Tuesday, July 19, 2011

GAWA2011, Day 12: Big Sur

The plan had never actually included an all-out tour of San Francisco. The only real items on our list were a fervent desire not to experience an earthquake and a wish to take some jumping pictures from the observation station near the Golden Gate Bridge.

The good news is that there were no earthquakes.

Tourist Ruth Visits the Golden Gate Bridge

The bad news is that California weather decided to be uncooperative. When we left the hotel in the morning, we were convinced that the fog would either blow over or be burnt away by the sun in the time it would take us to drive to the bridge. It did not. If anything, the fog thickened in direct proportion to our proximity to the water. By the time we reached the observation center, we could actually observe distinct billows of fog blowing across the parking lot.

The good news is that we succeeded in not accidentally driving across the bridge, as we'd been convinced that we would do, and we did not therefore have to pay the toll. Instead, we redirected the Beetle for the day's next planned stop: CA Route 1, aka The Pacific Coast Highway. And the highway isn't technically a stop, since you drive on it, but you know what I mean.

▶ Dataset extract:

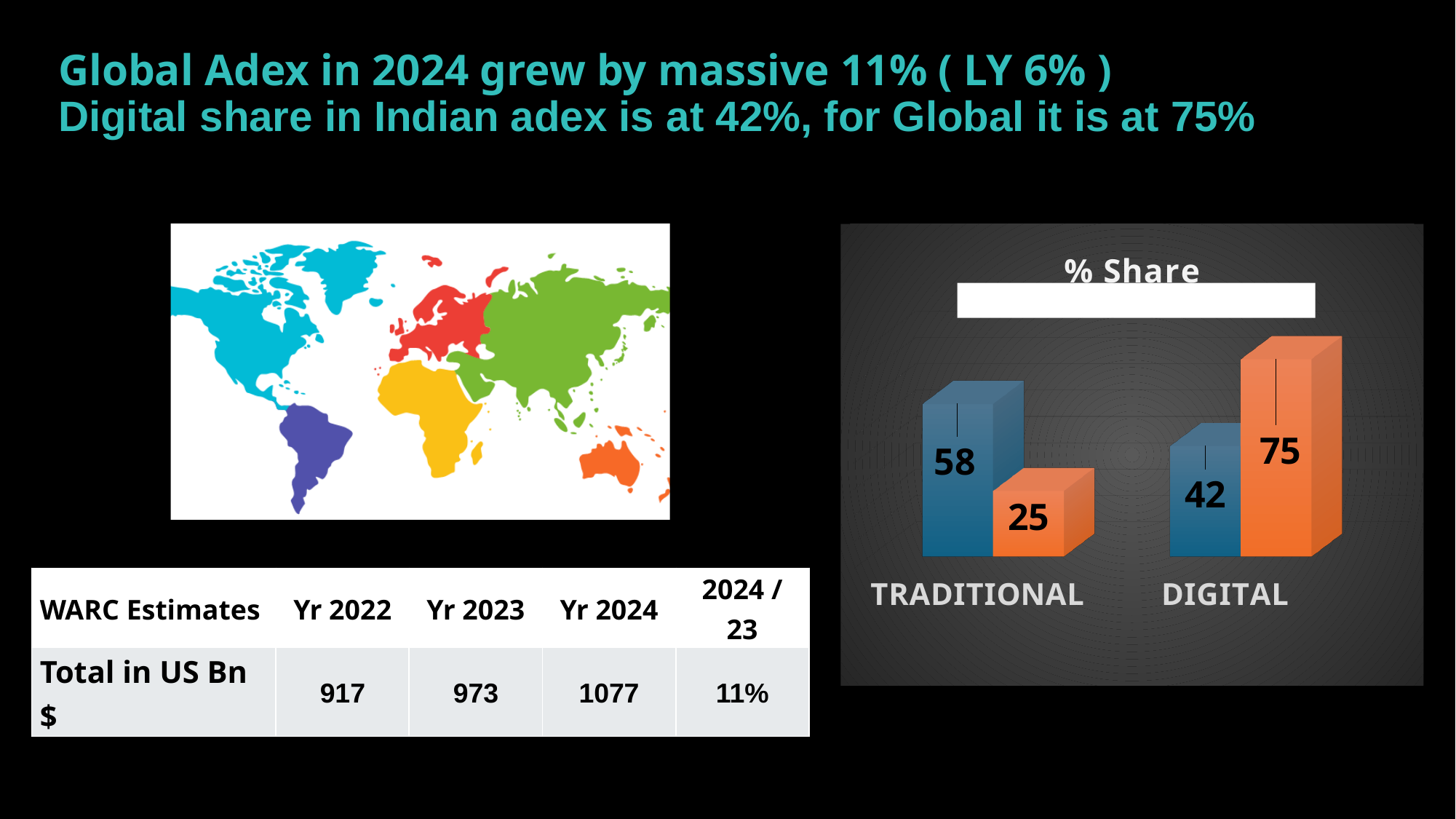
In the % Share chart, what is the difference between the blue bar and the orange bar for TRADITIONAL? 33 In the % Share chart, which bar has the highest value? Orange bar for DIGITAL In the % Share chart, which bar has the lowest value? Orange bar for TRADITIONAL In the % Share chart, which is larger for DIGITAL: the blue bar or the orange bar? Orange bar How many categories are shown on the x axis of the % Share chart? 2 In the % Share chart, what is the value of the blue bar for TRADITIONAL? 58 What kind of chart is the % Share chart? Bar chart In the % Share chart, what is the value of the orange bar for TRADITIONAL? 25 What is the title of the chart on the slide? % Share In the % Share chart, what is the difference between the orange bar for DIGITAL and the orange bar for TRADITIONAL? 50 In the % Share chart, what is the value of the blue bar for DIGITAL? 42 In the % Share chart, what is the value of the orange bar for DIGITAL? 75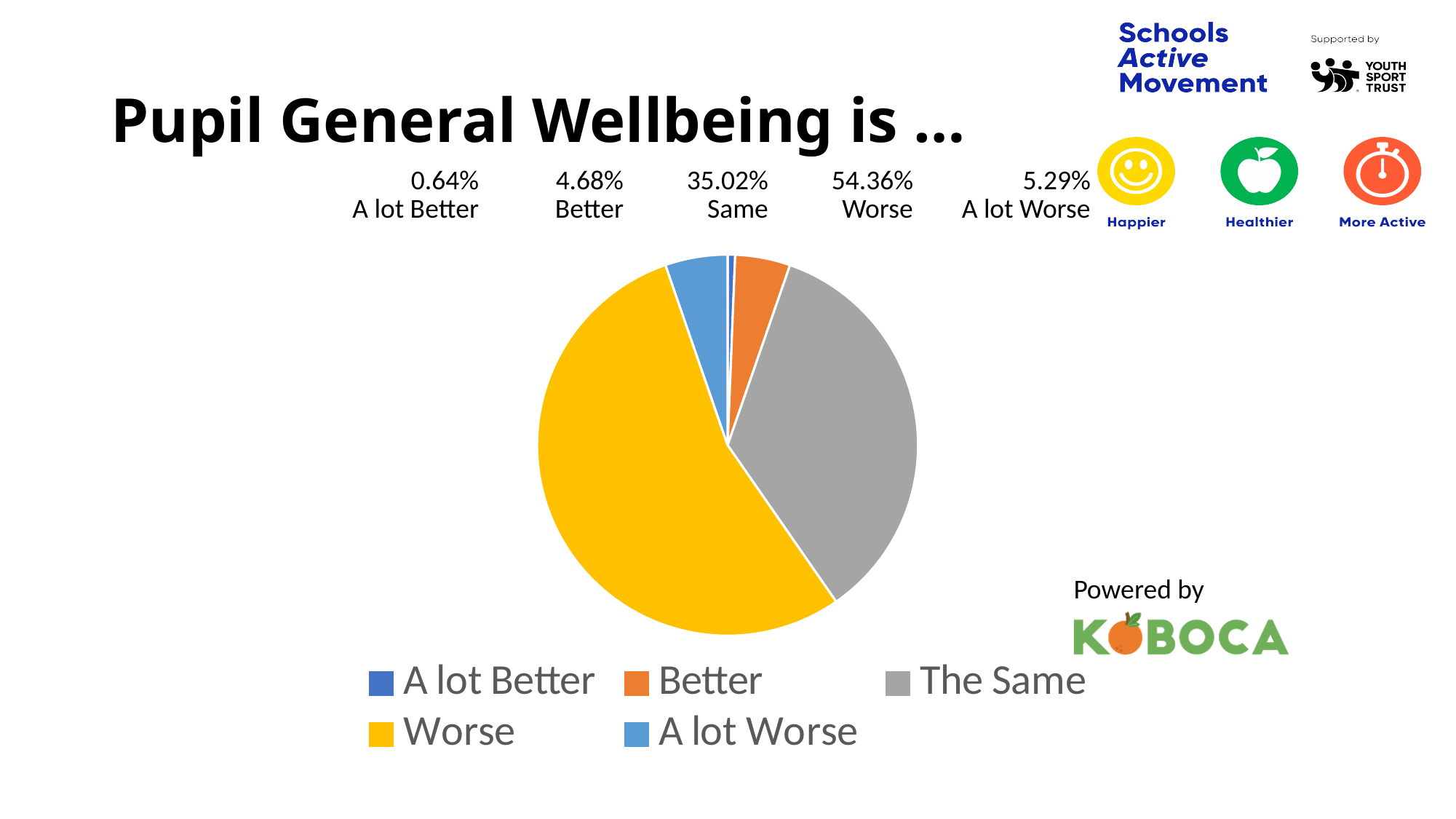
What percentage of pupils said their general wellbeing is A lot Worse? 5.29% What percentage of pupils said their general wellbeing is the Same? 35.02% What is the title of the chart? Pupil General Wellbeing is … How many categories does the pie chart show? 5 What percentage of pupils said their general wellbeing is A lot Better? 0.64% Which category has the largest share of the pie? Worse What kind of chart is shown on the slide? Pie chart Which category has the smallest share of the pie? A lot Better What percentage of pupils said their general wellbeing is Worse? 54.36% What colour is the Worse slice in the pie chart? Yellow Which is larger, the share for Better or the share for A lot Worse? A lot Worse What is the difference in percentage points between Worse and Same? 19.34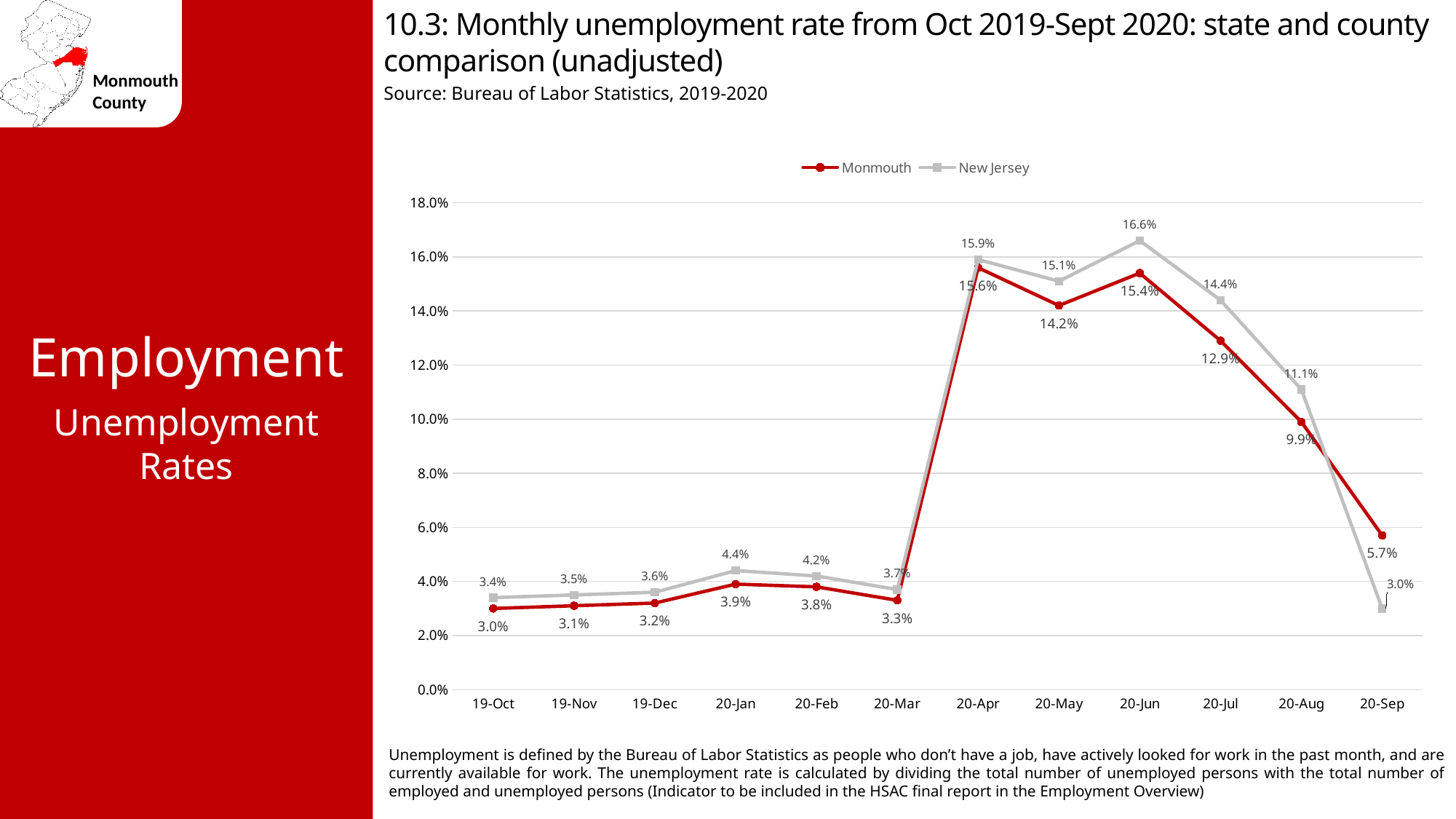
How many series does the legend list? 2 What was the Monmouth unemployment rate in 19-Oct? 3.0% What is the difference between the New Jersey and Monmouth unemployment rates in 20-Aug? 1.2% What was the New Jersey unemployment rate in 20-Jun? 16.6% What kind of chart is shown on the slide? line chart What was the Monmouth unemployment rate in 20-Apr? 15.6% Which had the higher unemployment rate in 20-Sep, Monmouth or New Jersey? Monmouth In which month did the New Jersey unemployment rate reach its highest value? 20-Jun Which colour is used for the Monmouth series? red Is the Monmouth unemployment rate in 20-Jul greater or less than 12.0%? greater How many months are plotted on the x axis? 12 In which month was the Monmouth unemployment rate lowest? 19-Oct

▶ How to complete this task: Could you copy out the part of the road-trip post that starts at the words "The plan had" and ends after "the parking lot."? The listing isn't needed for anything here.

▶ Reply:
The plan had never actually included an all-out tour of San Francisco. The only real items on our list were a fervent desire not to experience an earthquake and a wish to take some jumping pictures from the observation station near the Golden Gate Bridge.

The good news is that there were no earthquakes.

Tourist Ruth Visits the Golden Gate Bridge

The bad news is that California weather decided to be uncooperative. When we left the hotel in the morning, we were convinced that the fog would either blow over or be burnt away by the sun in the time it would take us to drive to the bridge. It did not. If anything, the fog thickened in direct proportion to our proximity to the water. By the time we reached the observation center, we could actually observe distinct billows of fog blowing across the parking lot.